* **Parts of the exercise**:
1) Condense the paragraph of the passage about the film below that begins "Forget the fact, apparently" into a short bulleted list that keeps its main facts.
2) From the passage about the film below, reproduce the text between the words "Long is clearly" and "that Long ignores.", inclusive.

* **Passage provided**:

That discussion has to do with race. Our protagonist, a rookie police officer in Brooklyn, is the 26-year-old son of Chinese immigrants. The man who is shot and killed, when the cop discharges his pistol while pulling it from the holster for no apparent reason, is a 26-year-old Black man, simply standing in the kitchen with his mother, when the bullet tears through the wall and into his torso.

The incident becomes a scandal, obviously, as well as reason for protests. Mike Tan (Kenny Leu), the cop, spends most of the movie trying to convince anyone and everyone who will listen that he isn't racist.

Long is clearly attempting to load the debate in Mike's favor. When he drew his sidearm, he couldn't see anyone, and of course, there would be no way for him to know who was in the apartment into which the fatal shot went. Under these circumstances, how could the killing, unintentional on his part, be motivated by race?

Forget the fact, apparently, that Mike and his fellow rookie partner Ryan (Derek Goh) only ended up in the apartment building while chasing a Black teenager there. Also forget that the only reason the they were chasing the teen was because he ran, on account of the cops interrogating a group of Black teenagers—engaged in the seemingly suspicious behavior of carrying backpacks while walking home from school. There's a chain of events, assumptions, and decisions here that Long ignores.

* **Data for review**:
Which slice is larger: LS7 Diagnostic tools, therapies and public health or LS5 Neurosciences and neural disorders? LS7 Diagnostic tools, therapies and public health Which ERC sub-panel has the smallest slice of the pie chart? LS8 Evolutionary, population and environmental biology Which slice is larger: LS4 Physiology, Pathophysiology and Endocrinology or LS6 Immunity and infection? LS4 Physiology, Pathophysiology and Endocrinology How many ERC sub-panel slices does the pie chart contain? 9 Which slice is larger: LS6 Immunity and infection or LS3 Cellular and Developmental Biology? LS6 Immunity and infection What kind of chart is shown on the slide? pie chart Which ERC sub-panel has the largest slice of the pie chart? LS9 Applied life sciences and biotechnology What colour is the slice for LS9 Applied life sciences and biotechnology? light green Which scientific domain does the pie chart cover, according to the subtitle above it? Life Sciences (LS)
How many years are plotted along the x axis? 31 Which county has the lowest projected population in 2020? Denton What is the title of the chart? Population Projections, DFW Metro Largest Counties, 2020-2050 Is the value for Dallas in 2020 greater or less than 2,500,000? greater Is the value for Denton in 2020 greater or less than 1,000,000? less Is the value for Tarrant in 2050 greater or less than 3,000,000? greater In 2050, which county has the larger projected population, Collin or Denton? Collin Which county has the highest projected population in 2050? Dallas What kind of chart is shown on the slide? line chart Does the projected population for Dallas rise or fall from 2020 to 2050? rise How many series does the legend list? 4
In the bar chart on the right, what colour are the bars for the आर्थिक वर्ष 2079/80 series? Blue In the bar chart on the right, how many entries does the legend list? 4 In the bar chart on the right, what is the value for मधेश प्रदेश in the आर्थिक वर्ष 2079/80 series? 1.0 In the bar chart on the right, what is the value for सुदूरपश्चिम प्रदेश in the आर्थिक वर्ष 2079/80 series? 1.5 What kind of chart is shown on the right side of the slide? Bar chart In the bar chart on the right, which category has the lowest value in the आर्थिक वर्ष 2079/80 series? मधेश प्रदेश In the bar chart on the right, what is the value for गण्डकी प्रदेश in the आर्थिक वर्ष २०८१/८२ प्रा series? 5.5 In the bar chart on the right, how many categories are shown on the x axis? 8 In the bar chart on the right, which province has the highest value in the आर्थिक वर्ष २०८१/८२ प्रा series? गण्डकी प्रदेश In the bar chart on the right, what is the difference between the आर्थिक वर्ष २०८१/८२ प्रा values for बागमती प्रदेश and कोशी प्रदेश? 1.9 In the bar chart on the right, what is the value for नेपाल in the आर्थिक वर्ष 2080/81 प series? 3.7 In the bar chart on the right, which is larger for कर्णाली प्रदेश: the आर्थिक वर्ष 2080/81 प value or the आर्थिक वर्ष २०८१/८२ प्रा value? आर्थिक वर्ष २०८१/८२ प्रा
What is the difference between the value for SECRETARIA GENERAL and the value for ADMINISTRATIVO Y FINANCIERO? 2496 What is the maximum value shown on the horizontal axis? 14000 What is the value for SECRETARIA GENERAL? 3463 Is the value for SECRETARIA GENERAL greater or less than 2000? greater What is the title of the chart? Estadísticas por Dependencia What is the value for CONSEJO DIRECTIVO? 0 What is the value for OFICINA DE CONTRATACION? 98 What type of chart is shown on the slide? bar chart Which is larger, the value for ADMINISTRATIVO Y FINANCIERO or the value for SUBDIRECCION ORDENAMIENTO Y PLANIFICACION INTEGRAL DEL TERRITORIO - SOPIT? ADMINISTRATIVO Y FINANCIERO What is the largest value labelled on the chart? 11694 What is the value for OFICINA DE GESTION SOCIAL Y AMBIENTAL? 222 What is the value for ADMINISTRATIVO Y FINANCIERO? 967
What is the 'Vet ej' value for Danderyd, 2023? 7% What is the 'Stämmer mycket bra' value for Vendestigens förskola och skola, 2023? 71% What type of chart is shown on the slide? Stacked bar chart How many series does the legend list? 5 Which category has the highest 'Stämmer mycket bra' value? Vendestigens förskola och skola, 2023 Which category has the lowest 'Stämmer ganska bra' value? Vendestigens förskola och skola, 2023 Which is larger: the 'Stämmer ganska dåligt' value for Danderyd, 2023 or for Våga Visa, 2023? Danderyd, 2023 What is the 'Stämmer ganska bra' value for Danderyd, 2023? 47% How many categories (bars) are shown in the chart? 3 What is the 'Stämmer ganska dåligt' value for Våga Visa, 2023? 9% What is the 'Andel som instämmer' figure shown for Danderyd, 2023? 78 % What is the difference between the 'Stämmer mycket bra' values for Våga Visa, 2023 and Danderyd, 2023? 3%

* **Results by task**:
1)
- Mike and his fellow rookie partner Ryan (Derek Goh) ended up in the apartment building only because they were chasing a Black teenager there.
- The teen ran because the officers were interrogating a group of Black teenagers who were walking home from school carrying backpacks, which was treated as suspicious.
- Long ignores this chain of events, assumptions, and decisions.

2)
Long is clearly attempting to load the debate in Mike's favor. When he drew his sidearm, he couldn't see anyone, and of course, there would be no way for him to know who was in the apartment into which the fatal shot went. Under these circumstances, how could the killing, unintentional on his part, be motivated by race?

Forget the fact, apparently, that Mike and his fellow rookie partner Ryan (Derek Goh) only ended up in the apartment building while chasing a Black teenager there. Also forget that the only reason the they were chasing the teen was because he ran, on account of the cops interrogating a group of Black teenagers—engaged in the seemingly suspicious behavior of carrying backpacks while walking home from school. There's a chain of events, assumptions, and decisions here that Long ignores.